With significant changes to privacy laws and regulations worldwide during the last few years, Webster will be responsible for continuing to promote and oversee the 13 information privacy principles established by the Privacy Act.
This will involve overseeing principles relating to the collection, security, use and disclosure of personal information, as well as access to and correction of personal information and the assignment and use of unique identifiers.
“Our reforms in 2020 reflected the vital importance of the protections in the Privacy Act, which ensure people’s personal information is properly safeguarded in our digital age,” remarked Minister Faafoi in a Beehive announcement.
A key part of the role will also be continuing to comment on significant personal information policies and issues. Webster will provide opinions on privacy complaints made against government and business, monitor government data matching and promote good personal information handling practices in New Zealand.
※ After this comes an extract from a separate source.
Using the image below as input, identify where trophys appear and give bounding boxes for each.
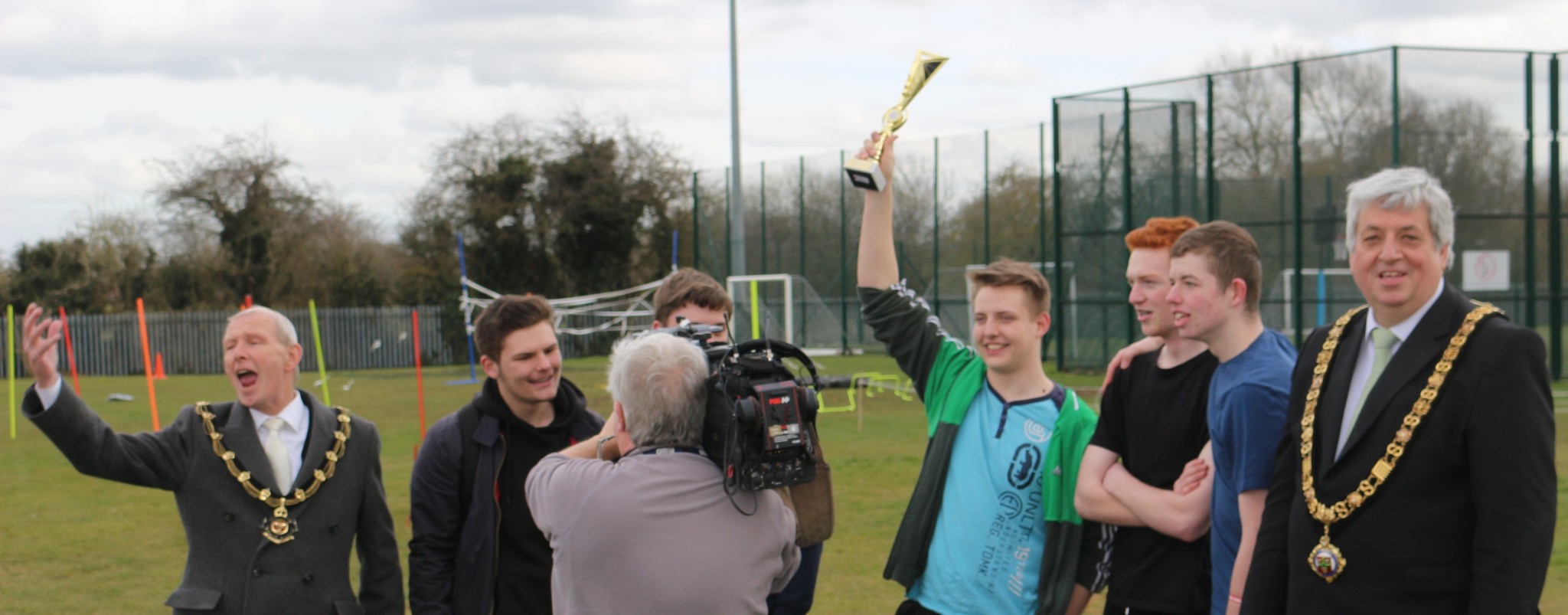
[844,51,951,192]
Webster has a long history of public service, with expertise in internal affairs, corporate strategy and planning. He has worked in both council and cabinet roles, having been the Secretary of the Cabinet and Clerk of the Executive Council since March 2014.
He holds a Master of Public Management and BA (Hons) from Victoria University of Wellington and is a graduate of the EY/Darden School of Business Programme. He is also a graduate of the Executive Fellows Programme of the Australia and New Zealand School of Government.
“Mr Webster’s career has to date focused on enabling and driving good governance, the promotion of democratic rights and values, the development and application of codes of conduct and behaviour, and working to ensure compliance with both statutory provisions and constitutional conventions,” remarked Minister Faafoi.
“I am sure Mr Webster will provide the leadership required to ensure the public can be confident that their privacy rights are being protected.”
The Office of the Privacy Commissioner New Zealand says on their website that they work to develop and promote a culture in which personal information is protected and respected. They oversee most things to do with data privacy in Aotearoa. The Office is an independent Crown Entity and was set up in 1993 in line with the Privacy Act.